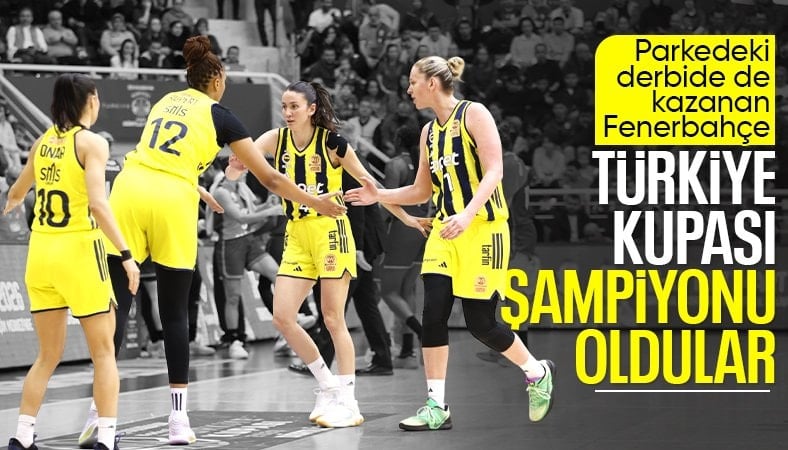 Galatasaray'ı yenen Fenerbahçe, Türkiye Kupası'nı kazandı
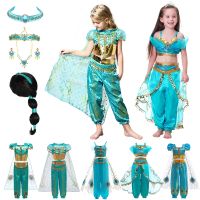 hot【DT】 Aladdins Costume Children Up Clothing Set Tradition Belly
...
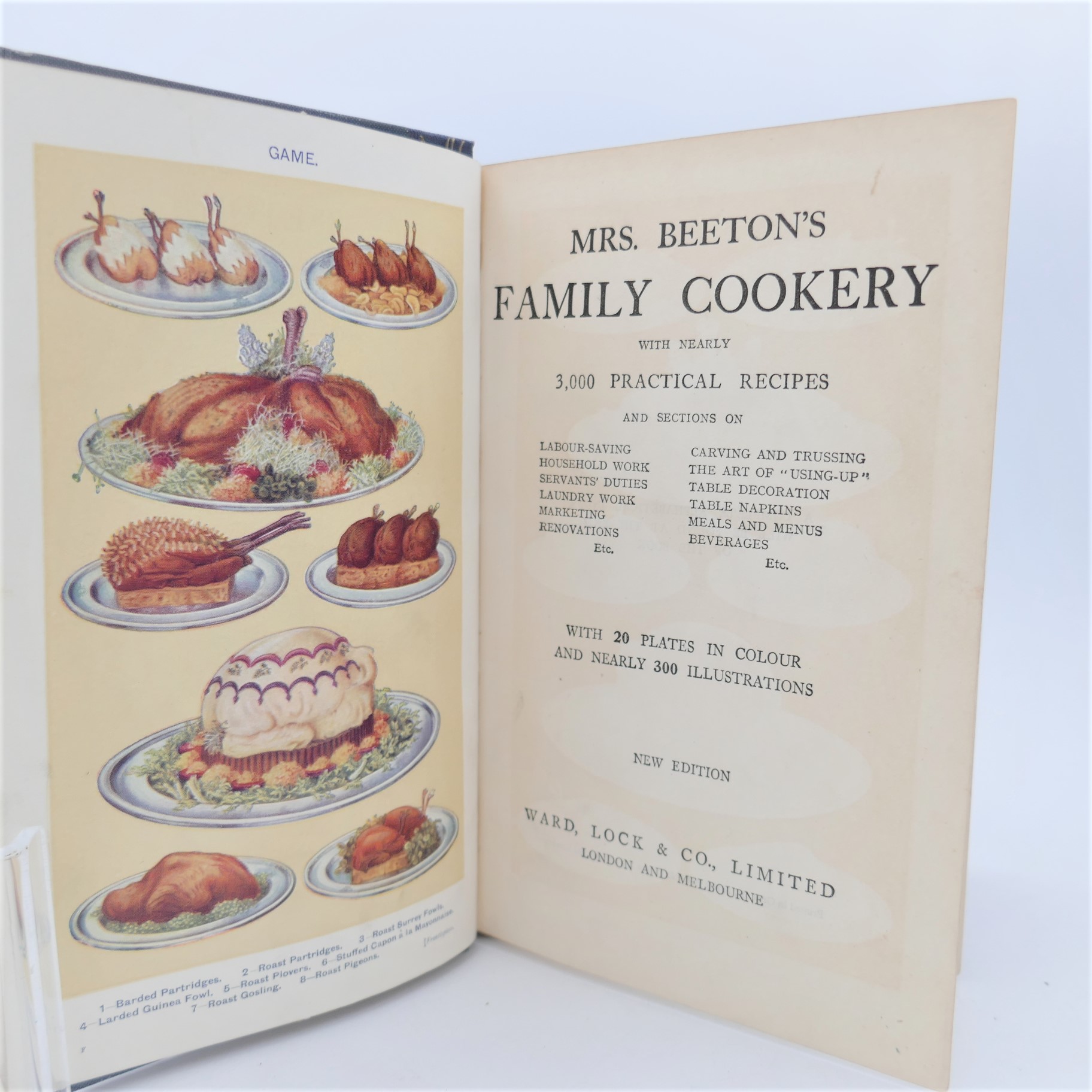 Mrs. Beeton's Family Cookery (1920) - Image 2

* Exercise brief:
For this exercise, reproduce exactly the lines of the records above from the one with "Galatasaray'ı yenen Fenerbahçe, Türkiye" up to and including the one with "hot【DT】 Aladdins Costume", without pictures.

* Response area:
 Galatasaray'ı yenen Fenerbahçe, Türkiye Kupası'nı kazandı
 hot【DT】 Aladdins Costume Children Up Clothing Set Tradition Belly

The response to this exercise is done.